# Texto extraído
Acórdão do Tribunal da Relação de Lisboa
Processo:
17684/16.0T8LSB.L1-7
Relator: LUÍS ESPÍRITO SANTO
Descritores: REJEIÇÃO LIMINAR
EXECUÇÃO
CONDENAÇÃO ILÍQUIDA
CÁLCULO
Nº do Documento: RL
Data do Acordão: 02/27/2018
Votação: UNANIMIDADE
Texto Integral: S
Texto Parcial: N
Meio Processual: APELAÇÃO
Decisão: PROCEDENTE
Sumário: I– A liquidação do montante condenatório quando do que se trata, essencialmente, é destrinçar a parte do capital de cada uma das prestações relativamente à parte de juros incorporada; multiplicá-lo pelas que são devidas (da 7ª à 72ª); sobre este montante fazem incidir os juros de mora à taxa contratual acordada; seguidamente, cumpre diminuir-lhe a verba de € 6.429,61, depende de simples cálculo aritmético.

II– Basicamente, tudo isto não passa de um mero conjunto de operações matemáticas, que não exige, nem comporta, a discussão de qualquer outro tipo de matérias, não havendo cabimento para nenhum acto prévio de escolha, determinação ou concertação da prestação devida ou para o apuramento de qualquer factualidade não discriminada na sentença proferida na acção declarativa respectiva.

III– Importa, ainda, não confundir a eventual incorrecta liquidação a que o exequente terá procedido (e sobre a qual a executada exercerá o competente contraditório), da natureza da prestação que foi objecto da sentença condenatória e que, tal como se encontra definida e expressa no aresto em causa, depende efectivamente de simples cálculo aritmético.

# Dados fornecidos
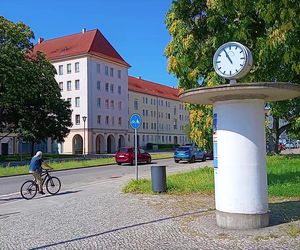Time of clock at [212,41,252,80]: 10:55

# Tarefas a fazer
a: Copia do acórdão o trecho que vai de "II– Basicamente, tudo" até "acção declarativa respectiva.", incluindo estas últimas palavras.
b: Segundo o acórdão, que tribunal o proferiu?

# Respostas resolvidas
a:
II– Basicamente, tudo isto não passa de um mero conjunto de operações matemáticas, que não exige, nem comporta, a discussão de qualquer outro tipo de matérias, não havendo cabimento para nenhum acto prévio de escolha, determinação ou concertação da prestação devida ou para o apuramento de qualquer factualidade não discriminada na sentença proferida na acção declarativa respectiva.

b: O Tribunal da Relação de Lisboa.